Extract only the lines from the start of the entries below to the line with "<!DOCTYPE html PUBLIC", inclusive; omit every picture.

•••

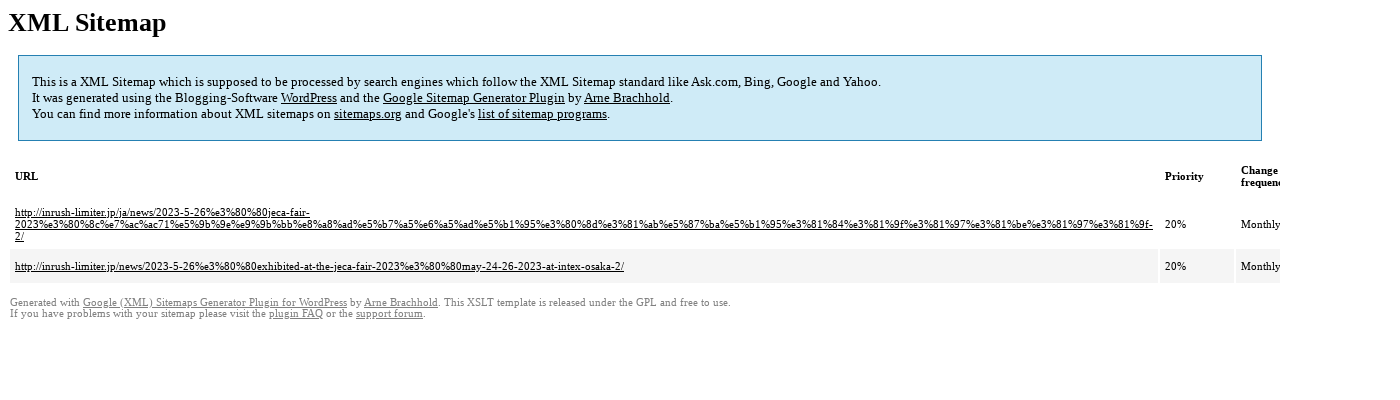

--- FILE ---
content_type: text/html; charset=UTF-8
request_url: http://inrush-limiter.jp/sitemap-pt-post-2023-05.html
body_size: 1599
content:
<!DOCTYPE html PUBLIC "-//W3C//DTD HTML 4.0 Transitional//EN" "http://www.w3.org/TR/REC-html40/loose.dtd">
<html xmlns="http://www.w3.org/1999/xhtml" xmlns:html="http://www.w3.org/TR/REC-html40" xmlns:sitemap="http://www.sitemaps.org/schemas/sitemap/0.9"><head><title>XML Sitemap</title>

<link rel="stylesheet" href="http://inrush-limiter.jp/wp-content/plugins/sitepress-multilingual-cms/res/css/language-selector.css?v=3.1.8.4" type="text/css" media="all" /><meta http-equiv="Content-Type" content="text/html; charset=utf-8"/><meta name="robots" content="noindex,follow"/><style type="text/css">
					body {
						font-family:"Lucida Grande","Lucida Sans Unicode",Tahoma,Verdana;
						font-size:13px;
					}
					
					#intro {
						background-color:#CFEBF7;
						border:1px #2580B2 solid;
						padding:5px 13px 5px 13px;
						margin:10px;
					}
					
					#intro p {
						line-height:	16.8667px;
					}
					#intro strong {
						font-weight:normal;
					}
					
					td {
						font-size:11px;
					}
					
					th {
						text-align:left;
						padding-right:30px;
						font-size:11px;
					}
					
					tr.high {
						background-color:whitesmoke;
					}
					
					#footer {
						padding:2px;
						margin-top:10px;
						font-size:8pt;
						color:gray;
					}
					
					#footer a {
						color:gray;
					}
					
					a {
						color:black;
					}
				</style></head><body><h1 xmlns="">XML Sitemap</h1><div xmlns="" id="intro"><p>
                This is a XML Sitemap which is supposed to be processed by search engines which follow the XML Sitemap standard like Ask.com, Bing, Google and Yahoo.<br/>
                It was generated using the Blogging-Software <a rel="external nofollow" href="http://wordpress.org/">WordPress</a> and the <strong><a rel="external nofollow" href="http://www.arnebrachhold.de/redir/sitemap-home/" title="Google (XML) Sitemaps Generator Plugin for WordPress">Google Sitemap Generator Plugin</a></strong> by <a rel="external nofollow" href="http://www.arnebrachhold.de/">Arne Brachhold</a>.<br/>
                You can find more information about XML sitemaps on <a rel="external nofollow" href="http://sitemaps.org">sitemaps.org</a> and Google's <a rel="external nofollow" href="http://code.google.com/p/sitemap-generators/wiki/SitemapGenerators">list of sitemap programs</a>.
            </p></div><div xmlns="" id="content"><table cellpadding="5"><tr style="border-bottom:1px black solid;"><th>URL</th><th>Priority</th><th>Change frequency</th><th>Last modified (GMT)</th></tr><tr><td><a href="http://inrush-limiter.jp/ja/news/2023-5-26%e3%80%80jeca-fair-2023%e3%80%8c%e7%ac%ac71%e5%9b%9e%e9%9b%bb%e8%a8%ad%e5%b7%a5%e6%a5%ad%e5%b1%95%e3%80%8d%e3%81%ab%e5%87%ba%e5%b1%95%e3%81%84%e3%81%9f%e3%81%97%e3%81%be%e3%81%97%e3%81%9f-2/">http://inrush-limiter.jp/ja/news/2023-5-26%e3%80%80jeca-fair-2023%e3%80%8c%e7%ac%ac71%e5%9b%9e%e9%9b%bb%e8%a8%ad%e5%b7%a5%e6%a5%ad%e5%b1%95%e3%80%8d%e3%81%ab%e5%87%ba%e5%b1%95%e3%81%84%e3%81%9f%e3%81%97%e3%81%be%e3%81%97%e3%81%9f-2/</a></td><td>20%</td><td>Monthly</td><td>2023-12-11 07:25</td></tr><tr class="high"><td><a href="http://inrush-limiter.jp/news/2023-5-26%e3%80%80exhibited-at-the-jeca-fair-2023%e3%80%80may-24-26-2023-at-intex-osaka-2/">http://inrush-limiter.jp/news/2023-5-26%e3%80%80exhibited-at-the-jeca-fair-2023%e3%80%80may-24-26-2023-at-intex-osaka-2/</a></td><td>20%</td><td>Monthly</td><td>2023-12-11 07:54</td></tr></table></div><div id="footer">
					Generated with <a rel="external nofollow" href="http://www.arnebrachhold.de/redir/sitemap-home/" title="Google (XML) Sitemap Generator Plugin for WordPress">Google (XML) Sitemaps Generator Plugin for WordPress</a> by <a rel="external nofollow" href="http://www.arnebrachhold.de/">Arne Brachhold</a>. This XSLT template is released under the GPL and free to use.<br/>
					If you have problems with your sitemap please visit the <a rel="external nofollow" href="http://www.arnebrachhold.de/redir/sitemap-x-faq/" title="Google (XML) sitemaps FAQ">plugin FAQ</a> or the <a rel="external nofollow" href="http://www.arnebrachhold.de/redir/sitemap-x-support/">support forum</a>.
				</div></body></html>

•••

▶ [RESPONSE BOX]
--- FILE ---
content_type: text/html; charset=UTF-8
request_url: http://inrush-limiter.jp/sitemap-pt-post-2023-05.html
body_size: 1599
content:
<!DOCTYPE html PUBLIC "-//W3C//DTD HTML 4.0 Transitional//EN" "http://www.w3.org/TR/REC-html40/loose.dtd">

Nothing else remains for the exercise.